> **Written problem A**
Echo the entries below from their first line through the line holding "Result: 1.86", inclusive, leaving out any pictures.

Provided text start

All my oldest preserved code (early 80s) is on paper, the things it occurred to me at the time to print out. No fancy archival paper either, just listings printed out on my dot matrix printer onto fanfold printer paper.
Anything from that era that I didn't print out is gone.
From the late 80s onward I still have all the files that I've cared to save. The general answer to that is that there is no persistent medium, you need to commit to keep migrating that data forward to whatever makes sense every so often.
I copied my late 80s 5.25" floppies to 1.44MB floppies in the early 90s. In the mid 90s I copied anything accumulated to CD-Rs. In the 2000s I started moving everything to DVD-Rs.
From the late 2000s until today I have everything (going back to those late 80s files) on a ZFS pool with 4-way mirroring.
Of course, aside from preserving the bits you also need to be able to read them in a future. Avoid all proprietary formats, those will be hopeless. Prefer text above all else, that will always be easily readable. For content where text is impossible, only use open formats which have as many independent open source implementations as possible to maximize your chances of finding or being able to port code that can still read the file 30-40 years from now. But mostly just stick with plain text.
I used to work in the data protection industry, doing backup software integration. Customers would ask me stupid questions like "what digital tape will last 99 years?"
They have a valid business need, and the question isn't even entirely stupid, but it's Wrong with a capital W.
The entire point of digital information vs analog is the ability to create lossless copies ad infinitum. This frees up the need to reduce noise, increase fidelity, and rely on "expensive media" such as archival-grade paper, positive transparency slides, or whatever.

Provided text end

> **Written problem B**
According to the thread about preserving old code and files, where has the writer kept everything from the late 2000s until today?

Information shown start

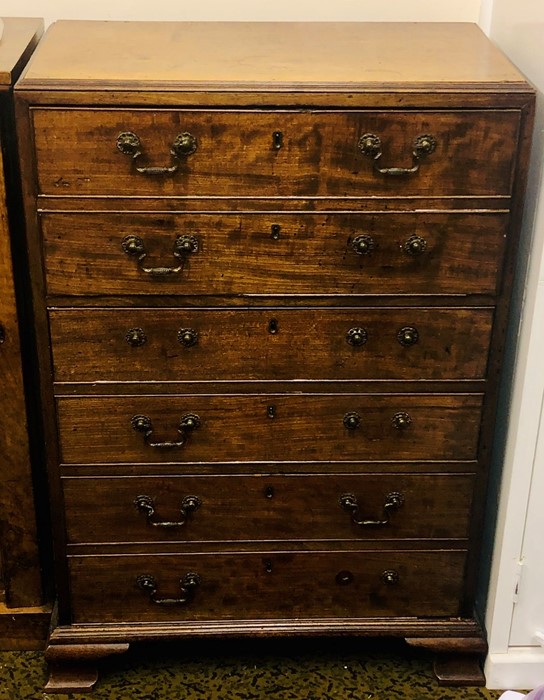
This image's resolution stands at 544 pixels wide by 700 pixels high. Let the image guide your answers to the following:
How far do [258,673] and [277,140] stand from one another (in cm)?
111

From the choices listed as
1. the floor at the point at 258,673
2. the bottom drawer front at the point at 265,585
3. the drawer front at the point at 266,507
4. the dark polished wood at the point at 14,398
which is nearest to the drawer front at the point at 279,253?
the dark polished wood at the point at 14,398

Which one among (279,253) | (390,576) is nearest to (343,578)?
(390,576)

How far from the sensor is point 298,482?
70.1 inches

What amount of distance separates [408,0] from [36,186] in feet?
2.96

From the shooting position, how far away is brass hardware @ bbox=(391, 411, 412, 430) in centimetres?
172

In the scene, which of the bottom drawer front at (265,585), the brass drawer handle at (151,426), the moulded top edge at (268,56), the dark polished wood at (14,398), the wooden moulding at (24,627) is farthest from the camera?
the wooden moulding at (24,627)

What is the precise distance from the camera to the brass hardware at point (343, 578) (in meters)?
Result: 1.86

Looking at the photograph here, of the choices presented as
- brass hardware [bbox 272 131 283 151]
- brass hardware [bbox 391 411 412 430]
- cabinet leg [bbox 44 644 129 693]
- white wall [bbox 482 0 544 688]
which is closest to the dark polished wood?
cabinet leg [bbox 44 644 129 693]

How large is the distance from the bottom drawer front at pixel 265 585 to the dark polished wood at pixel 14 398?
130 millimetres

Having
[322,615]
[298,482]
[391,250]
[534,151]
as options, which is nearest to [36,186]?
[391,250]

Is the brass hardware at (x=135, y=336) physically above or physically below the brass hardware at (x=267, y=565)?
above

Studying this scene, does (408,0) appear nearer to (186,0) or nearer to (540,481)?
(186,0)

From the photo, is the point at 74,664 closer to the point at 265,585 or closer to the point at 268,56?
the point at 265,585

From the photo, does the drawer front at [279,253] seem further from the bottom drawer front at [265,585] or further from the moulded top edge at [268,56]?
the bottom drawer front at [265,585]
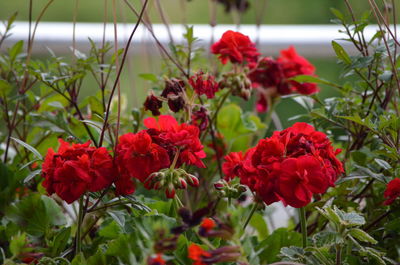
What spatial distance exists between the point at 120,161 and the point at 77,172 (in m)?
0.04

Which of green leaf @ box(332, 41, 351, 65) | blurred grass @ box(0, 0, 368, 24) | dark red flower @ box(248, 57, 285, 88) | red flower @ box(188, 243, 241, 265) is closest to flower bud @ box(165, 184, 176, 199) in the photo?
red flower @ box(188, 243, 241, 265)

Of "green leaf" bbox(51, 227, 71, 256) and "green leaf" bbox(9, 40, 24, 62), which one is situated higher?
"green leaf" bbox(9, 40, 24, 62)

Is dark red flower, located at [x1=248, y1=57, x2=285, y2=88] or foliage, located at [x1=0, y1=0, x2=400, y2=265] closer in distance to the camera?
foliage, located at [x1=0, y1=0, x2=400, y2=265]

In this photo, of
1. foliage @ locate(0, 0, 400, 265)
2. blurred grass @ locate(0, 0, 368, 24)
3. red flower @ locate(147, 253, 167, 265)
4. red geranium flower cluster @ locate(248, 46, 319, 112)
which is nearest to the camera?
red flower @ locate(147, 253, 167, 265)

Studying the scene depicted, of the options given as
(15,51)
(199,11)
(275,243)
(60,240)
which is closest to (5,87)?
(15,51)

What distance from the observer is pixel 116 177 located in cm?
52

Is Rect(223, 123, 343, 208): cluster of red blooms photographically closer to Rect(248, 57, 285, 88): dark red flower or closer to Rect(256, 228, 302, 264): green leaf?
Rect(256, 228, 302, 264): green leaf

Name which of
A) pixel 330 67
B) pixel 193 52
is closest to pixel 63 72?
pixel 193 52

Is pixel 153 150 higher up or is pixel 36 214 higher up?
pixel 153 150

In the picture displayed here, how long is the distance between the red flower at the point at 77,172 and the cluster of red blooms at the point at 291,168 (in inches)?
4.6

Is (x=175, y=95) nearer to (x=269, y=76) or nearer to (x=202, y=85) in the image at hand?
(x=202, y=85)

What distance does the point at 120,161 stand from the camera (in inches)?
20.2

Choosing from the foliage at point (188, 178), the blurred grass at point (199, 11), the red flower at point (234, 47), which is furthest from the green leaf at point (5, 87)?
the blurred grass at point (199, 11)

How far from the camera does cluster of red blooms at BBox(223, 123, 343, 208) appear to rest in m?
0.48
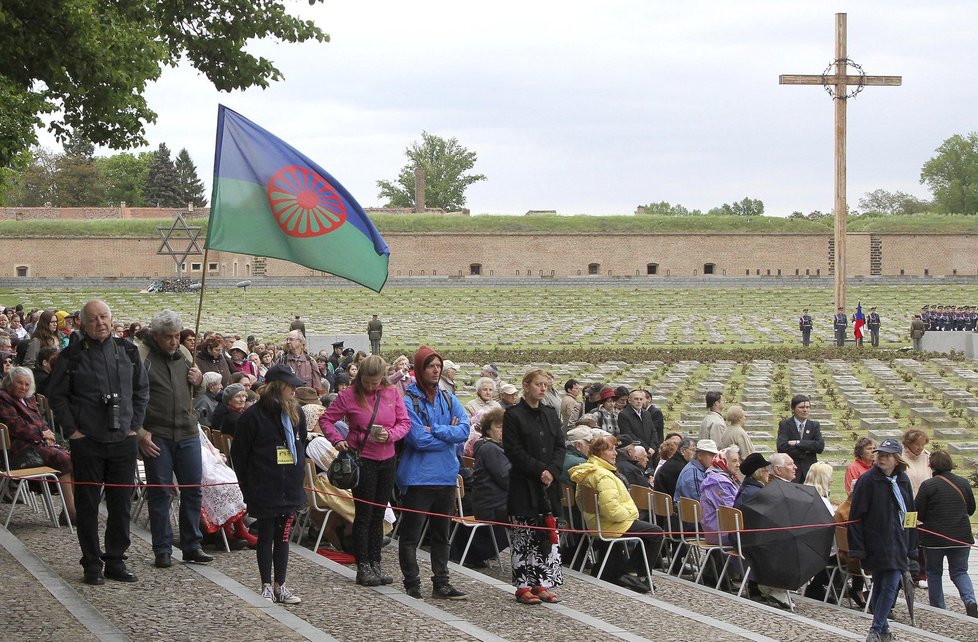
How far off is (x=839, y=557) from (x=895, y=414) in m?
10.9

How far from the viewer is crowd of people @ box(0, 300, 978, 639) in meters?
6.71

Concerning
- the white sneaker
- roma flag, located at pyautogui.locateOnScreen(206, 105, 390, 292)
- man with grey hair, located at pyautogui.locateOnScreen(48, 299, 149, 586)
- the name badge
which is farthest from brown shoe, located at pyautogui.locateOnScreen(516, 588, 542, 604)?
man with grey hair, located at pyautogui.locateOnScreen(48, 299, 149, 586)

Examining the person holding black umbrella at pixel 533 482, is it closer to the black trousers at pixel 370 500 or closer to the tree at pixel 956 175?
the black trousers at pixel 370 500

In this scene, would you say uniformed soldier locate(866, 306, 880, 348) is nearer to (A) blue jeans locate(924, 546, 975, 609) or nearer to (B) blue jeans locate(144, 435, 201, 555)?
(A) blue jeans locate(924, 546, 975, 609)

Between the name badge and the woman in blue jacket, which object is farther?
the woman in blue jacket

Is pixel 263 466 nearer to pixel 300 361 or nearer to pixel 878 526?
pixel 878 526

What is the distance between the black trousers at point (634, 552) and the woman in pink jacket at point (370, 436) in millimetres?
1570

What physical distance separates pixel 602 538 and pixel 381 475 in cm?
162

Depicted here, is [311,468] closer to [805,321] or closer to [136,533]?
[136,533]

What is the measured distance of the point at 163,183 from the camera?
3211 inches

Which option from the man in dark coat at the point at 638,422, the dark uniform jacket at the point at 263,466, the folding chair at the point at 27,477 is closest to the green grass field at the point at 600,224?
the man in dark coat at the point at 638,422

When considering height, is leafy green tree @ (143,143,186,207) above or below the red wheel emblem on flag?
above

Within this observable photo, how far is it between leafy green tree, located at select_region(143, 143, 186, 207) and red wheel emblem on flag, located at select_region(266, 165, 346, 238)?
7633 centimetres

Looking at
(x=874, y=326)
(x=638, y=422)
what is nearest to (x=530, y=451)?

Information shown end

> **Output A**
This image's resolution stands at 544 pixels wide by 700 pixels high. Let the image guide your answers to the following:
How far do [258,673] and [277,140] stand from one another (in cm)?
111

From the choices listed as
1. the floor at the point at 258,673
2. the bottom drawer front at the point at 265,585
3. the drawer front at the point at 266,507
4. the dark polished wood at the point at 14,398
which is nearest to the drawer front at the point at 279,253?
the dark polished wood at the point at 14,398

Which one among (279,253) | (390,576) is nearest to (343,578)?
(390,576)

How far from the sensor is point 298,482?
70.1 inches

What amount of distance separates [408,0] from [36,186] in feet?
2.96

From the shooting position, how far away is brass hardware @ bbox=(391, 411, 412, 430) in centimetres?
172

In the scene, which of the bottom drawer front at (265,585), the brass drawer handle at (151,426), the moulded top edge at (268,56), the dark polished wood at (14,398), the wooden moulding at (24,627) is farthest from the camera?
the wooden moulding at (24,627)

What is the precise distance from the camera to the brass hardware at point (343, 578) (in meters)?
Result: 1.86

> **Output B**
On a ZFS pool with 4-way mirroring.